Em 13 de maio, esta amizade foi posta à prova. Um grupo de insurgentes atacou a prisão da cidade de Andijan e libertou 23 empresários tidos como membros do não-violento Hirb ut Tahrig – Partido da Libertação (“terrorista”, para o governo). Na luta, mais 2 mil outros prisioneiros fugiram. Dado o absoluto controle do Executivo sobre o Judiciário (99% dos indiciados são condenados) suas chances de saírem inocentados ou mesmo vivos seriam mínimas. Os insurgentes tomaram alguns prédios públicos e conclamaram a população a uma demonstração de protesto. Logo formou-se uma multidão de cerca de 4 mil pessoas, exigindo liberdade e renúncia de Karimov.
Como o povo fez na Geórgia e na Ucrânia. Só que o governo uzbeque agiu diferente. Chegaram unidades militares em tanques, carros de assalto e helicópteros. Metralhadoras, fuzis e lança foguetes foram disparados contra o povo. Centenas de corpos tombaram, o sangue inundou a praça, os sobreviventes fugiram desesperados.
Comentando o fato, Karimov declarou: “as vítimas não são numerosas porque as tropas não abriram fogo. Minha ordem pessoal foi não atirar nos pistoleiros e tentar resolver o conflito de modo pacifico”. E porta-vozes do governo informaram que os mortos seriam “apenas” 169, em geral terroristas.
Mas observadores internacionais e entidades de direitos humanos corrigiram esses números para mais de 700 mortos, entre eles velhos, mulheres e crianças, e quase 2 mil feridos.

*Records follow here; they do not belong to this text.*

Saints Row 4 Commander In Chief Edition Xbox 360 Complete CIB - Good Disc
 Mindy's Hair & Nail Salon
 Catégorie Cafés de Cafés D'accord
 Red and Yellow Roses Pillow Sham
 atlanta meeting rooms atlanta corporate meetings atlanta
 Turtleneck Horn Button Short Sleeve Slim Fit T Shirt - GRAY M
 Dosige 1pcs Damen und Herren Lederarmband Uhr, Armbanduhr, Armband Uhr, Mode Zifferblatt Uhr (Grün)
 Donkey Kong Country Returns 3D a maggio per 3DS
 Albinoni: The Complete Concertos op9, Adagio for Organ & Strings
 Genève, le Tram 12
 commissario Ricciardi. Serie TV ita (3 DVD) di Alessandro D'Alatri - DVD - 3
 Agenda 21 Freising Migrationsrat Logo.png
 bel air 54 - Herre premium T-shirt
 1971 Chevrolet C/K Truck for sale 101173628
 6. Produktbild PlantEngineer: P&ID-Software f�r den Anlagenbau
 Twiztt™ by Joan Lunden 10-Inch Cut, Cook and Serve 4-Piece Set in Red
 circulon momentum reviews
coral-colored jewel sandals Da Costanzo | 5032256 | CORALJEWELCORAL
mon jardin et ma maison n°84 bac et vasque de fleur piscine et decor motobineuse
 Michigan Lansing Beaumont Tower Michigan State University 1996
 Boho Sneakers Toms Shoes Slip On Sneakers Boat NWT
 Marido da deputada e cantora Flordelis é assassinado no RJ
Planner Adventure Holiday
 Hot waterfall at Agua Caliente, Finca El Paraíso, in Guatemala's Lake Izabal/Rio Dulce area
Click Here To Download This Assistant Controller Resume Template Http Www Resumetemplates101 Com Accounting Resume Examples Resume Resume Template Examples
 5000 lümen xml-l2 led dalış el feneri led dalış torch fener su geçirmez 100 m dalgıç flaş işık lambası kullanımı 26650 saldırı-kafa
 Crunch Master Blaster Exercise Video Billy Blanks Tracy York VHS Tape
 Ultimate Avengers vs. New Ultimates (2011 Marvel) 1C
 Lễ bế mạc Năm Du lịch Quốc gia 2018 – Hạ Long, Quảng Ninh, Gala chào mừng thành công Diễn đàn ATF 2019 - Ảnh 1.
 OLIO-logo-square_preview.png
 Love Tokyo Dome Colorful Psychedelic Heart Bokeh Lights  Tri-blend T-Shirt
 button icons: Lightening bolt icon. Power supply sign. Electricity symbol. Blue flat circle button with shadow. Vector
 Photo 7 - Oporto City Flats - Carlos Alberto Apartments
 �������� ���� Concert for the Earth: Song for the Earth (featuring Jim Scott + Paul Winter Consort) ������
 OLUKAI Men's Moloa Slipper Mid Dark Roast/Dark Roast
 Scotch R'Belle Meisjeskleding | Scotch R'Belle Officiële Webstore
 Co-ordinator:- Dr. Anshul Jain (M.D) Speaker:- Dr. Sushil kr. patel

Esse massacre, muito pior do que o da praça Tianamen, chocou o mundo. A União Européia e a ONU apressaram-se a condenar o governo. Até a Inglaterra de Blair somou-se à repulsa geral. A princípio, os Estados Unidos, mostraram-se comedidos.
Scott McClellan, porta voz da Casa Branca, deplorou os choques mas disse que ambas as partes deveriam buscar a democracia “através de meios pacíficos e não de violências”. Ou seja: colocou algozes e vítimas como co-responsáveis pelo massacre. Com o aumento do clamor mundial, a ONU e a NATO exigiram um inquérito externo. Karimov negou.
O governo Bush viu-se numa situação difícil. O objetivo atual de sua cruzada é derrubar o regime da Belarus, aliado de Putin, substituindo-o por uma democracia pró-americana. Provavelmente através de uma “revolução popular pacífica”, sob seu beneplácito, como foi na Geórgia e na Ucrânia. Mas, aí seria difícil usar o mote da “democratização”, apoiando um regime muito mais despótico e cruel do que o da Belarus. Sem cruz a cruzada perderia a força.
Talvez por isso, a Casa Branca passou a pedir “reformas reais” e “defesa de direitos humanos” a Karimov. Ele até pode aceitar estas recomendações. Mas, só em parte: eleições livres, com participação da oposição, nem pensar, seria derrota certa.
Quanto a Trujilo, 20 anos depois das explicações de Cordell Hull, ele se tornou inconveniente à nova política americana. Caso não saibam, acabou assassinado.